Так же случайно, когда появляется разрыв в облаках, красноватый свет концентрируется на ее фигуре.

Она действительно двигалась в течение столетия - на несколько дюймов, вместе с подвижками льда. Но из-за игры света кажется, будто она движется быстрее.

Общая обстановка создает впечатление, что это всего лишь бедная женщина, которая попала в ловушку и замерзла здесь до смерти, а не статуя живой богини на том месте, где все началось.

ЖЕНЩИНА. Она сидит у окна в баре. Дворик снаружи серый и угловатый, занесен снегом, на клумбах мертвые растения - окостеневшие, трепещущие и замерзшие. Она ничего не имеет против вида. Далека от него. Зима - время смерти и холода, и ей нравилось, когда ей напоминали об этом. Ей нравилось погружение в свои мечты на фоне ее бездушных, холодных и очень зримых клыков.

Яркая вспышка света осветила дворик, сопровождаемая дальним ревом. Она отпивает свое питье, облизывает губы и слушает мягкую музыку, которая наполняет воздух.

Она одна. Бармен и вся остальная прислуга здесь роботы. Если бы кто-нибудь кроме Поля вошел, она, должно быть, вскрикнула бы. Они были единственными людьми в отеле в этот период межсезонья. Кроме спящих, они единственные люди во всем Плайпойнте.

А Поль… Он скоро придет, чтобы повести ее обедать. Там они могут потребовать, если захотят, чтобы за другими столами были голограммы других людей. Она не хочет. Ей нравится быть наедине с Полем в такие, моменты, как сейчас, перед большим приключением.

Он расскажет ей о своих планах за кофе, и скорее всего, уже сегодняшним вечером смогут получить необходимое снаряжение для того, чтобы начать то, что могло бы снова поставить его на ноги в финансовом отношении, вернуть ему самоуважение. Это, конечно, будет опасно, но вознаградится сторицей. Она допивает свою порцию, поднимается и подходит к бару за следующей.

А Поль… Она действительно поймала падающую звезду, авантюриста, скатывающегося вниз, мужчину со славным прошлым, в настоящий момент балансирующего на грани краха. Колебания уже начались в то время, когда они встретились два года назад, что делало их еще более возбуждающими. Конечно, ему нужна такая женщина, как она, чтобы опереться на нее в такое время.

Это было не только из-за ее денег. Она никогда не верила тому, что говорил о нем ее покойный отец. Нет, он действительно любит ее. Он необыкновенно ранимый и зависимый.

Она хочет превратить его в того мужчину, каким он был раньше и, конечно, этот мужчина должен также нуждаться в ней. Он был тем, что ей нужно больше всего - мужчиной, которой может достать с неба звезды.

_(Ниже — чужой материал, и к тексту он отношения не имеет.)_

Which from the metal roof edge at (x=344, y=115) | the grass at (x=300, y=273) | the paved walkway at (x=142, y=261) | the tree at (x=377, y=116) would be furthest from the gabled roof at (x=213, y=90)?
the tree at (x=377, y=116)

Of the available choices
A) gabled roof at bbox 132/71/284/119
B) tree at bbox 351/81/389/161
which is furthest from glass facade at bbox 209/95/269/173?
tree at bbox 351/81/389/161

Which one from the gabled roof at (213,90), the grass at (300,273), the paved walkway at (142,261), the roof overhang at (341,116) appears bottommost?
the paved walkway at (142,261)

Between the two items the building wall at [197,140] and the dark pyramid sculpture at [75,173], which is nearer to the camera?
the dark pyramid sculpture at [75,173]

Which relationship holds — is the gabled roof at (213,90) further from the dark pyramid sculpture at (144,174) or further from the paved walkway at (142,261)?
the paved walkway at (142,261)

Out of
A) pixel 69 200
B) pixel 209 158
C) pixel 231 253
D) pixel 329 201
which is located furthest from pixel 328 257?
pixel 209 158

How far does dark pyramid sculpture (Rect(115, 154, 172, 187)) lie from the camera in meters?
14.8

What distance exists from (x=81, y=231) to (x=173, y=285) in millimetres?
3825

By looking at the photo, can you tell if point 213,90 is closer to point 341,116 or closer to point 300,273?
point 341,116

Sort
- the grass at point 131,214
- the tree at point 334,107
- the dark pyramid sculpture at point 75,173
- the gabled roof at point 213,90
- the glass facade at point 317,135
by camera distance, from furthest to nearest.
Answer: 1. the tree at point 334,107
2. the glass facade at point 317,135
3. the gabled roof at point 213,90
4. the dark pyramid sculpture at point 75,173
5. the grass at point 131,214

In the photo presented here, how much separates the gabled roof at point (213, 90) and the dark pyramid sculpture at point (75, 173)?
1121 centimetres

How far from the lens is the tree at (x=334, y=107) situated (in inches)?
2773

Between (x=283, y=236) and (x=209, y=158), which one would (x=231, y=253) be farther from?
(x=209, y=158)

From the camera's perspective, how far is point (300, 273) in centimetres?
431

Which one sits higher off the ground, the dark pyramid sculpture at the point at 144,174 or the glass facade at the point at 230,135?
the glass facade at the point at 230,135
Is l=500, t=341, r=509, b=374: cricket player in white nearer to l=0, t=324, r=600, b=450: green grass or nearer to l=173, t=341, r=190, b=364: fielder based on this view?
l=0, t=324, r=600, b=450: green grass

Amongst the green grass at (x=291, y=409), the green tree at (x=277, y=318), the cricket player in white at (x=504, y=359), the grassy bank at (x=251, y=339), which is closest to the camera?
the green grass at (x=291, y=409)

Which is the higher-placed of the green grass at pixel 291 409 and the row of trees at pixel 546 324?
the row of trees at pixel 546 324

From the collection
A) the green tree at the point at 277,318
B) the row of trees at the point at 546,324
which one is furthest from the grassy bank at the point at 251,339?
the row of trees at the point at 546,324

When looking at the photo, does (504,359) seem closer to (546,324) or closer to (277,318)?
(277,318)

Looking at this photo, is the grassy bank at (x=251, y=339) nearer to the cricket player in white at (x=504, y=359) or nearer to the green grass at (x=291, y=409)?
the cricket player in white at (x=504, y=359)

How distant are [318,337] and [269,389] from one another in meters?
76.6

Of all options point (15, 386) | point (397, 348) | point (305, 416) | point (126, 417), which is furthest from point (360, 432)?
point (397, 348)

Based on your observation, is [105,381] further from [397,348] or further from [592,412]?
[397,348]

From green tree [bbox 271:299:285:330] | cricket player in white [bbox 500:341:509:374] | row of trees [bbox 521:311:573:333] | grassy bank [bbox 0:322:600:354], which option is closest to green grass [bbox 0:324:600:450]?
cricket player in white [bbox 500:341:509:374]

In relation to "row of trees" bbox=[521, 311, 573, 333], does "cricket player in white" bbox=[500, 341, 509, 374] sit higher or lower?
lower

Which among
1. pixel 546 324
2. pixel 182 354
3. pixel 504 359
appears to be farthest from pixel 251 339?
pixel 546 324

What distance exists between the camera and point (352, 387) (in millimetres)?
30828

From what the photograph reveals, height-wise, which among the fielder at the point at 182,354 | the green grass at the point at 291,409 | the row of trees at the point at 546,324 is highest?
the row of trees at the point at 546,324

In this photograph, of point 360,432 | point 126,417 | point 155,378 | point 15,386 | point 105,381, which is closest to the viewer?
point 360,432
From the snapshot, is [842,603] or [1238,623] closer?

Он должен стать таким, каким был много лет назад.

Она пробует свою вторую порцию.

Этому сукину сыну лучше поспешить. Она чувствует, что голодна.

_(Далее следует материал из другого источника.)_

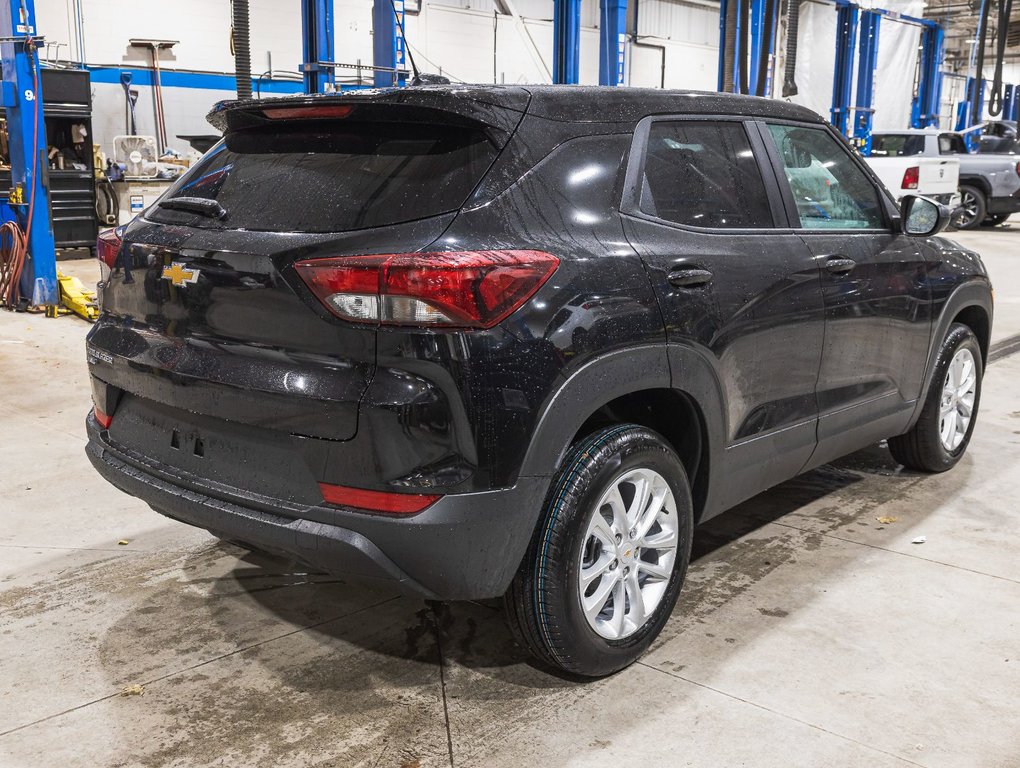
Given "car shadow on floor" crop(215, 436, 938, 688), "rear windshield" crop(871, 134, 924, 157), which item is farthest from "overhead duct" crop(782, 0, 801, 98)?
"car shadow on floor" crop(215, 436, 938, 688)

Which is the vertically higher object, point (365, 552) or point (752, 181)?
point (752, 181)

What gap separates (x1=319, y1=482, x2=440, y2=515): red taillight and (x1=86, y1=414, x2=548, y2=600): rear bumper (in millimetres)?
17

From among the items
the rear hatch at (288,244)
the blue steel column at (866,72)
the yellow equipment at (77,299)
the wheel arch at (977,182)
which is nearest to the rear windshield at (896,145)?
the wheel arch at (977,182)

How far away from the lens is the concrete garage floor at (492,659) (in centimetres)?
260

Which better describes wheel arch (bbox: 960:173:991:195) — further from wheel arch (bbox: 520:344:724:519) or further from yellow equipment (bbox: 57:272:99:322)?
wheel arch (bbox: 520:344:724:519)

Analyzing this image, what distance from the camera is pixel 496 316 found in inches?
96.9

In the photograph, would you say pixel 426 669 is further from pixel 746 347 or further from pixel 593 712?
pixel 746 347

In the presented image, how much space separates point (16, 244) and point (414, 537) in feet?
26.3

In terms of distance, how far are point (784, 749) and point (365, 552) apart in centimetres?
116

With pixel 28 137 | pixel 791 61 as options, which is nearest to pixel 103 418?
pixel 28 137

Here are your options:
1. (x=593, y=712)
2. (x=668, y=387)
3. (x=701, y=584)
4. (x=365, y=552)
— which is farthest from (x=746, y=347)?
(x=365, y=552)

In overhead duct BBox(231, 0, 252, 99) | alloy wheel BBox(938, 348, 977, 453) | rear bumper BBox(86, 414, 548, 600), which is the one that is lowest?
alloy wheel BBox(938, 348, 977, 453)

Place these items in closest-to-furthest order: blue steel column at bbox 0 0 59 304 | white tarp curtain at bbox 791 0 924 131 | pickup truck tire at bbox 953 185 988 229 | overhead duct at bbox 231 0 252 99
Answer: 1. blue steel column at bbox 0 0 59 304
2. overhead duct at bbox 231 0 252 99
3. pickup truck tire at bbox 953 185 988 229
4. white tarp curtain at bbox 791 0 924 131

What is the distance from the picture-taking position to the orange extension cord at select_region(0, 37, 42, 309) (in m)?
8.75
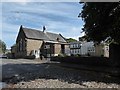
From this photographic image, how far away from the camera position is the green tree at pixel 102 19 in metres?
21.6

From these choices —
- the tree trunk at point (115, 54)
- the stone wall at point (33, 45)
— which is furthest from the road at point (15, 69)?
the stone wall at point (33, 45)

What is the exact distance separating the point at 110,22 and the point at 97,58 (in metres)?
12.4

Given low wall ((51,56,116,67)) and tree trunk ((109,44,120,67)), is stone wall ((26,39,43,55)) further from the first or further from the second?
tree trunk ((109,44,120,67))

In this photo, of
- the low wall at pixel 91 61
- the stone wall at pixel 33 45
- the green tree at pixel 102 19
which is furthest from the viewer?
the stone wall at pixel 33 45

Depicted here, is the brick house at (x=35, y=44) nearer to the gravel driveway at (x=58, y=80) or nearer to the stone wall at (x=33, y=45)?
the stone wall at (x=33, y=45)

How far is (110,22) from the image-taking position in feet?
74.9

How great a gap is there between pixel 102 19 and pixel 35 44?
180 feet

ГОРОД. Плайпойнт находится на планете, известной как Балфрост, на высоком плоскогорье, понижающемся к замерзшему сейчас морю. В Плайпойнте есть устройства для всех игр для взрослых, и это один из наиболее популярных курортов в этом секторе галактики с поздней весны до ранней осени - приблизительно пятьдесят земных лет. Затем приходит зима как период оледенения и все уезжают на полстолетия - или полгода, в зависимости от того, как считать. В это время Плайпойнт находится в ведении автоматической системы поддержания порядка. Это самоподдерживающаяся система, руководящая очисткой, снегоуборкой, таянием, утеплением всего, что требует таких действий, так же, как и непосредственной борьбой с вторгающимся снегом и льдом. И все это делается под управлением центрального компьютера, который еще наблюдает за погодой и климатом, предвидя так же хорошо, как и реагируя.

Система успешно работает уже в течение многих столетий, передавая Плайпойнт весне и радости в сравнительно хорошем состоянии к концу каждой долгой зимы.